Vorgegebener Text →
....................
Als Grund für den Erfolg der Nationalkonservativen unter Parteichef Jaroslaw Kaczynskii und Premierminister Mateusz Morawiecki (2015 erreichten sie 37 Prozent) gilt das Hoch der Wirtschaft - das Bruttoinlandsprodukt soll dieses Jahr um 4,3 Prozent liegen - und die erbrachten Sozialleistungen sowie die Sozialversprechungen für die kommenden vier Jahre.

Zudem kreierte das Regierungslager ein erfolgreiches Wir-Gefühl und vermittelte, dass der politische Gegner ein "Feind" sei, das größte Oppositionsbündnis "Bürger-Koalition" (KO) wurde als arrogante Elite geschmäht mittels eines untergeordneten Staatsfunks.

Dass die konservativ-liberale Vorgänger-Regierung innerhalb von acht Jahren durch eine kluge Wirtschafts- und Finanzpolitik Anteil an dem polnischen Wirtschaftswunder hat, dass Polen der größte Netto-Empfänger der EU ist, vermochte die PiS erfolgreich zu überspielen.

Die Bürger-Koalition" (KO), in der die ehemalige Regierungspartei "Bürgerplattform" (PO) dominiert, schien konzeptlos. Malgorzata Kidawa-Blonska, die Kandidatin für das Amt des Regierungschefs, wurde vom Chef des Bündnisses, Grzegorz Schetyna, erst ein Monat vor der Wahl präsentiert, ihr fehlte jedoch die Energie, das Elektorat wirklich zu mobilisieren (Polnische Opposition ausssichtslos gegen PiS).
....................
Zu prüfende Zeilen →

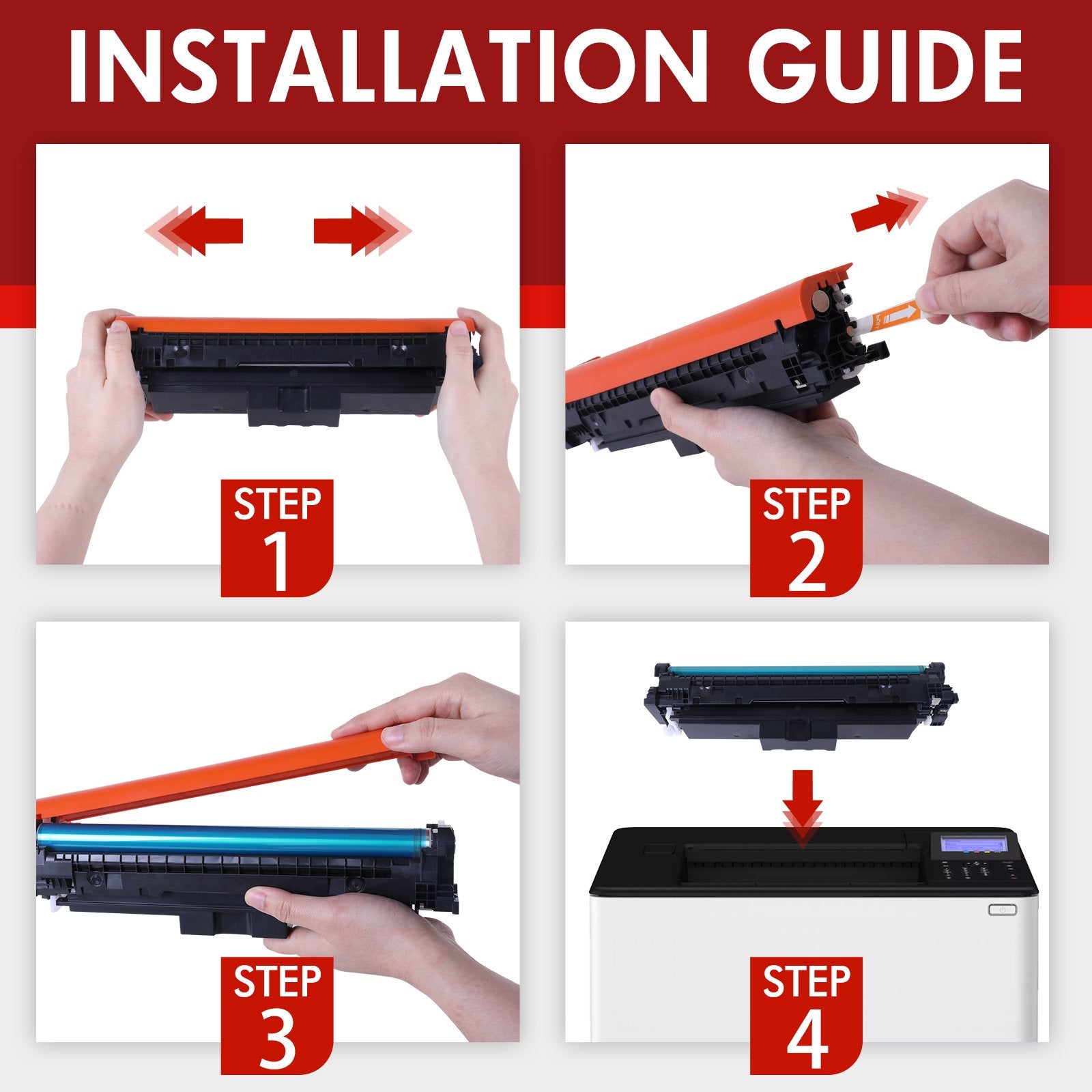 INSTALLATION GUIDE

STEP 1

STEP 2

STEP 3

STEP 4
....................
Schreibe den Text über den Wahlerfolg der PiS im Anschluss an seinen letzten Satz weiter. Die Zeilen stehen in keinem Zusammenhang mit dem Text über den Wahlerfolg der PiS.

Ergebnis →
Linke im Aufwind

Nach vier Jahren Abwesenheit ist die Linke wieder stark repräsentiert. Das Bündnis "Lewica" (Linke) besteht aus drei Parteien und wird von jungen, wahlentschlossenen Polen getragen, die die PiS und ihren Systemwandel in Justiz und anderen öffentlichen Institutionen bekämpfen wollen.

Der Vorteil der Linke - sie war lange nicht in der Regierungsverantwortung, die SLD (Allianz der Demokratischen Linken), die Nachfolgerin der einstigen kommunistischen Staatspartei, regierte von 2001 bis 2005 und wurde damals von der PiS abgelöst - geschadet hat ihr die Rywin-Affäre, eine bislang nicht gänzlich aufgeklärte Bestechungsgeschichte über Einfluss auf das Fernsehen, in der der heutige Parteichef Wlodzimierz Czarasty als damaliger Rundfunkrat eine Rolle spielte.

Die SLD vertritt so im Bündnis die alte Linke, die übrigens auch die NATO-Mitgliedschaft befürwortete und vorbereitete, während "Zusammen" (Razem) und "Frühling" (Wiosna) jüngere Vertreter hat, denen nicht vorgeworfen werden kann, als ehemalige Kader vor 1989 oder als "postkommunistische Wendegewinner" gewirkt zu haben. "Zusammen", gegründet 2015 nach Vorbild der spanischen Podemos-Bewegung, gilt als Partei der urbanen akademischen Geringverdiener; "Frühling" ist stark auf den charismatischen Parteichef und Aktivisten für sexuelle Minderheiten Robert Biedron zugeschnitten - die Partei will nach Vorbild westlicher Gesellschaften den Einfluss der Kirche zurückdrängen und setzt auch auf das Thema Klima und Ökologie.

Lange schoss sich Kaczynski vor allem auf die KO ein, doch am Schluss des Wahlkampfes sah er auch die Bedrohung durch die Linken, die theoretisch ein Bündnis mit der "Staatsbürgerlichen Koalition" bilden kann und seiner Meinung nach "eine Gefahr für die Freiheit" darstellten. Interessanterweise sprach er ihnen ab, "Linke" zu sein, er sprach von "Lewactwo", was frei übersetzt "Rote Socken" oder "Radikalinskis" bedeutet.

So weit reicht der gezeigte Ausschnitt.